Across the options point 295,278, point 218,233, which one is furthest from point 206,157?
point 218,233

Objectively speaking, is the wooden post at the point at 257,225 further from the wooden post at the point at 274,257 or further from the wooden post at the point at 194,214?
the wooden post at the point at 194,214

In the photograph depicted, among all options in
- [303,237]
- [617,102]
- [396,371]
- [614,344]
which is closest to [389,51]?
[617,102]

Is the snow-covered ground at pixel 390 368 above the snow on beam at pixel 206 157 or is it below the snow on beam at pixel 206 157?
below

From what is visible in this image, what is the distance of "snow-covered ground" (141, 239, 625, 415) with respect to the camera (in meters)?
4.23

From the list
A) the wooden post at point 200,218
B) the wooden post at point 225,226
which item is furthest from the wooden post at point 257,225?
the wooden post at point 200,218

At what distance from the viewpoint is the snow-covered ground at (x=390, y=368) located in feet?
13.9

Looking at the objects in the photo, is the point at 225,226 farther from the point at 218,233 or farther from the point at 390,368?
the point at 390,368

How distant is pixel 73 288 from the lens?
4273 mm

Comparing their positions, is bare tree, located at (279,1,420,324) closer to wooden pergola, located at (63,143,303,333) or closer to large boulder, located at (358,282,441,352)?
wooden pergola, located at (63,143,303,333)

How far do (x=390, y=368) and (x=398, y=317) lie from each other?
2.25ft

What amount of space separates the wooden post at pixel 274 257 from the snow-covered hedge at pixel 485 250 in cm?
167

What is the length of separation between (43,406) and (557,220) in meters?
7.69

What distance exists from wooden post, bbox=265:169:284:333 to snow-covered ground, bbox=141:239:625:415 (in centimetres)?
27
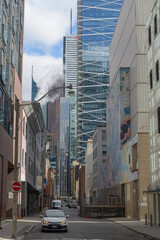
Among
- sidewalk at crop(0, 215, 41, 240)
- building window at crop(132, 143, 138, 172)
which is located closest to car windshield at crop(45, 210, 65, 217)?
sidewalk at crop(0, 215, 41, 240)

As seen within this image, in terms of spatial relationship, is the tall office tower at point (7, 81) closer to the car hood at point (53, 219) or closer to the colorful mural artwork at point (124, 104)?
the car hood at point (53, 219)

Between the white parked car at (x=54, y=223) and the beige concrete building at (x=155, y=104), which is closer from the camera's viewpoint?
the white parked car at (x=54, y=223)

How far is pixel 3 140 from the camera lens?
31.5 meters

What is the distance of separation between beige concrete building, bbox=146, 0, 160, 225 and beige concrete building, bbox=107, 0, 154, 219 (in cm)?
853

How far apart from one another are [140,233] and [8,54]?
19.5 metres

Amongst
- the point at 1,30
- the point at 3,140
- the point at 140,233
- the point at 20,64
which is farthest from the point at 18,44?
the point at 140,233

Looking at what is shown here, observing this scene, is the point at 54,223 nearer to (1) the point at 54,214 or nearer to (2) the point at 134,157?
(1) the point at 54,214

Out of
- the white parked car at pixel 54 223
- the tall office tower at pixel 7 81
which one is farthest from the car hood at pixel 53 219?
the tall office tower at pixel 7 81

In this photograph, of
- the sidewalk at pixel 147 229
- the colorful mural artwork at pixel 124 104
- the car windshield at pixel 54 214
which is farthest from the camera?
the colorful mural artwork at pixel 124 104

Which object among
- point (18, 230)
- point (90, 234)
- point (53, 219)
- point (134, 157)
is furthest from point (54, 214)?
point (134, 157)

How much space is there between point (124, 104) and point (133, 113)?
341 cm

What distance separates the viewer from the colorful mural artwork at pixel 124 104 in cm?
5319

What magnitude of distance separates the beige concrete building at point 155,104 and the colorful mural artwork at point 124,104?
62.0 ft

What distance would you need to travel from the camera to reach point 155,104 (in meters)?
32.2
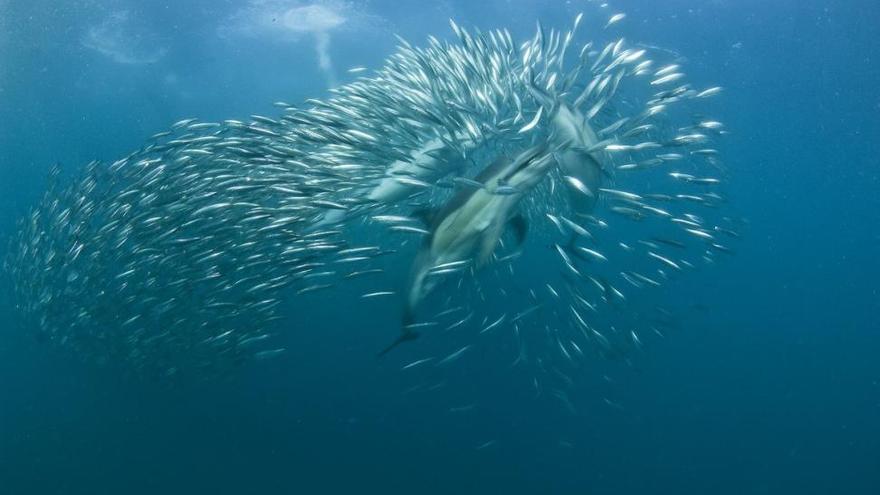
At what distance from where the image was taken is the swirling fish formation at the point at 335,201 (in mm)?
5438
==
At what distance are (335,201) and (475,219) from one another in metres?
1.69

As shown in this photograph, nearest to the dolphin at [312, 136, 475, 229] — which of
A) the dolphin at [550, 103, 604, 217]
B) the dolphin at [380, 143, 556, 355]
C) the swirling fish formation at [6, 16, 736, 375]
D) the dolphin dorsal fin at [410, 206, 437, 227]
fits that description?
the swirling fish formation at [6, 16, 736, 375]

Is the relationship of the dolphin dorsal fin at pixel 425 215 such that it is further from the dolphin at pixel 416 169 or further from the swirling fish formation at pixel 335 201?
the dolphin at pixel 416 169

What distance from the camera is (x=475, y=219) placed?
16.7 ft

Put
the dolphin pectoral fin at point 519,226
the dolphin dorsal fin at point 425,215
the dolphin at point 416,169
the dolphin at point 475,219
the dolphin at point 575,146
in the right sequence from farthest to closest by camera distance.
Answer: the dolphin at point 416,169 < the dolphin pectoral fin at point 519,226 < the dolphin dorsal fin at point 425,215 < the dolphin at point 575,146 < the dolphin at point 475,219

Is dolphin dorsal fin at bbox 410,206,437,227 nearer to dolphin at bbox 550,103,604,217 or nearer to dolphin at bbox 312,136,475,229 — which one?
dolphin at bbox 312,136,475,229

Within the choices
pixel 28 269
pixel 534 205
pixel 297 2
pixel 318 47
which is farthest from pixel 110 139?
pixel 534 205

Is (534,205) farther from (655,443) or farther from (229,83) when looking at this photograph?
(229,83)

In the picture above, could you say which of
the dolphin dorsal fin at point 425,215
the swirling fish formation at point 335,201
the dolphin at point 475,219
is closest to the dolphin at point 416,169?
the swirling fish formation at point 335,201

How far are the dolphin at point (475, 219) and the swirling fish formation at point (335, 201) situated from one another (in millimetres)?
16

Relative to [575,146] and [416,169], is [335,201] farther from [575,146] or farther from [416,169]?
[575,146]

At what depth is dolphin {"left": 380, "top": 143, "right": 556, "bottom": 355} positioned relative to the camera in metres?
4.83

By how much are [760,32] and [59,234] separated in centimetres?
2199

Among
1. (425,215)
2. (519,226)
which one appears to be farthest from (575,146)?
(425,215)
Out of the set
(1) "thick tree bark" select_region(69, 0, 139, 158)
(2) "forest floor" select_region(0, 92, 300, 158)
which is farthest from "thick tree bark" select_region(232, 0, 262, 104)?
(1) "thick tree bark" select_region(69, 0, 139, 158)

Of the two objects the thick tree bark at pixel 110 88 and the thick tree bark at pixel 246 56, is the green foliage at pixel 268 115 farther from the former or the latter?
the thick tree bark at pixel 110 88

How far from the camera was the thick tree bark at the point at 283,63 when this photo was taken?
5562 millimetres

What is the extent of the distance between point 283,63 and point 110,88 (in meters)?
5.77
* * *
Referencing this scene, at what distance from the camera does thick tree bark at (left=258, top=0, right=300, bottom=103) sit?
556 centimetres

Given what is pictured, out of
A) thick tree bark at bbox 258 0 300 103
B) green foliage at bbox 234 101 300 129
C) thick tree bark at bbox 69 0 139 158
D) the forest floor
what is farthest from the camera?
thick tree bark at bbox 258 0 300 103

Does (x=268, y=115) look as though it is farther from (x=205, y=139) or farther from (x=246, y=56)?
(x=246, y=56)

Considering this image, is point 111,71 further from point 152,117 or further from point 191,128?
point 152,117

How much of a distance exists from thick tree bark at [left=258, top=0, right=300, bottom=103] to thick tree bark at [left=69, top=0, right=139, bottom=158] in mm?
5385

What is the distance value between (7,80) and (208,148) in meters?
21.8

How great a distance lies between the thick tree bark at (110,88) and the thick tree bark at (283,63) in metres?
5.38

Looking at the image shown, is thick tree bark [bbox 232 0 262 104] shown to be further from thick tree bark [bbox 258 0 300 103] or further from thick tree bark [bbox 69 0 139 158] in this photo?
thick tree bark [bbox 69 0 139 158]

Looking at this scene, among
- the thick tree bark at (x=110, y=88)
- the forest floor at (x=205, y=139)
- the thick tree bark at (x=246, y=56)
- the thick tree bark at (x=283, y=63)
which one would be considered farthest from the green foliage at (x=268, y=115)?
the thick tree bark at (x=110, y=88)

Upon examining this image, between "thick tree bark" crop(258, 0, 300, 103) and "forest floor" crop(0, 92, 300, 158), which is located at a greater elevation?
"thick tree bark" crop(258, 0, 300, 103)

What to work on >>
Return every line of the rows above that contains the word "nearer". Matching is case-sensitive.

Response to this task >>
Looking at what is shown here, observing this scene, is the point at 54,223 nearer to (1) the point at 54,214 or nearer to (2) the point at 134,157?
Is dolphin dorsal fin at bbox 410,206,437,227 nearer to dolphin at bbox 550,103,604,217 or nearer to dolphin at bbox 312,136,475,229 — which one?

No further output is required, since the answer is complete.